The loss never fully goes away.

“It was the middle of the week, for some reason we were both home, and I wanted to get out,” she said. “There was no real reason for it. The house needed all kinds of repairs, the yard was a mess. There were a hundred chores waiting to be done.”

“There are always a hundred chores to be done,” Susannah said, blowing a cooling breath over the edge of her teacup.

“I’ll never forget it. It was such a beautiful spring day. Rick would have been happy to putter around the place but I wanted to get out. So out we went.”

 

* * *

 

The stroller’s wheels clicked as they rolled over the divisions in the sidewalk. Ahead of them, the Downtown District was almost empty of pedestrians.

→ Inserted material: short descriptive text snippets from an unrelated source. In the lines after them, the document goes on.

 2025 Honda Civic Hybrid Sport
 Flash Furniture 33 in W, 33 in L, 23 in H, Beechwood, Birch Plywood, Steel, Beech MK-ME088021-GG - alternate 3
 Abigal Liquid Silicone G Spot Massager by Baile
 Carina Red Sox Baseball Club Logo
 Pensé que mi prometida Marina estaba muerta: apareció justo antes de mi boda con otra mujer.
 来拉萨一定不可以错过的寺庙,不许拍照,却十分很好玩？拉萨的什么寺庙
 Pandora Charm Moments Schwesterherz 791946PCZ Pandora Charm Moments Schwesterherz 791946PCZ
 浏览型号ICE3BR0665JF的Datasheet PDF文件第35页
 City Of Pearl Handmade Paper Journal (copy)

Becky was surprised at how quickly she’d grown to accept Winterhaven’s vacant parking spaces and open sidewalks. She was enjoying life away from the big city. With her baby asleep in the stroller and her husband beside her, she felt content.

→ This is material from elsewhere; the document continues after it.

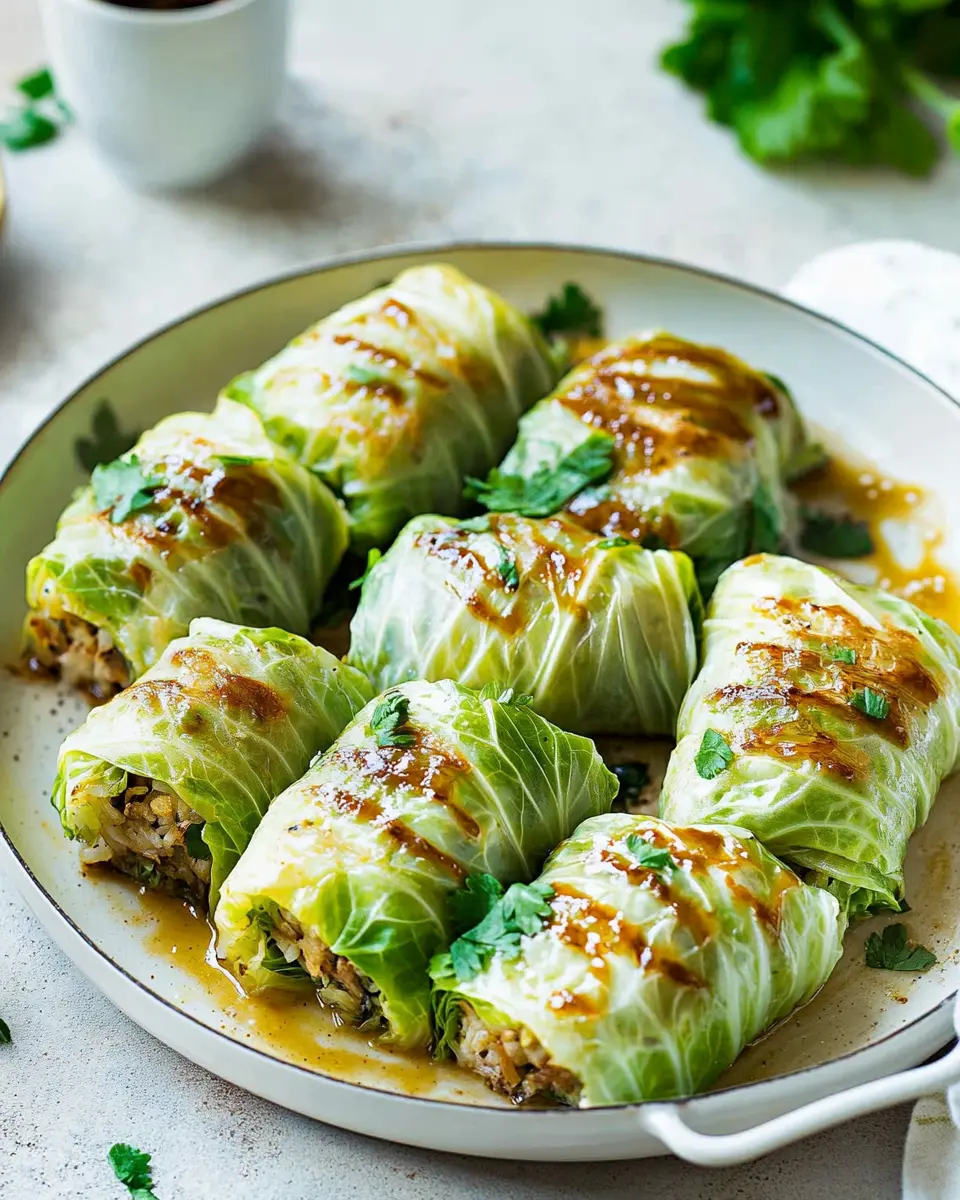 Chinakohlrouladen: Easy, Flavor-Packed Rolls You’ll Love
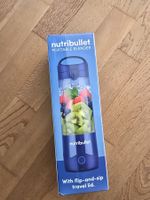 Nutribullet Portable Blender neu - blau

“Have you been watching?” Rick asked.

“Watching what?”

“How many people we’ve passed,” he said. “We’re in the heart of downtown and we’ve passed three other people. Three. Not one of them carrying a shopping bag. The store lights are on, the doors are open, and the streets are practically empty. Why isn’t the Mayor doing something about this?”

“There’s the Pumpkin Festival in October.”

“So, for those two weeks, we get a few tourists in in town. Two weeks! If it wasn’t for Christmas and the Pumpkin Festival, every merchant in town would go bankrupt. It’s not enough.”

“The city’s building a new mall. That might help.”

“Could be.”

“You wouldn’t like all those tourists, anyway. Filling the stores, crowding the driving lanes. It drives you nuts.”

“Don’t go using logic on me,” Rick told her. “I’ll gripe and complain all I want, logic be damned. A good wife understands this. A good wife encourages her husband to spout the nonsense of his choice. A good wife simply nods her head and says, ‘Yes, dear’.”

“Yes, dear.”

Rick leaned over and kissed her. Breaking off the kiss, his eyes widened. “Would you look at that?”

The front door of the Antiques Hut had a
We’re Open
sign suctioned to the glass above its door handle. Below the faded letters of the store’s name, a white placard was mounted: UNDER NEW MANAGEMENT.

“I thought they were out of business.”

“It’s been closed since we moved here.” Rick rocked the stroller on its front wheels and backed into the doorway. “Let’s go inside.”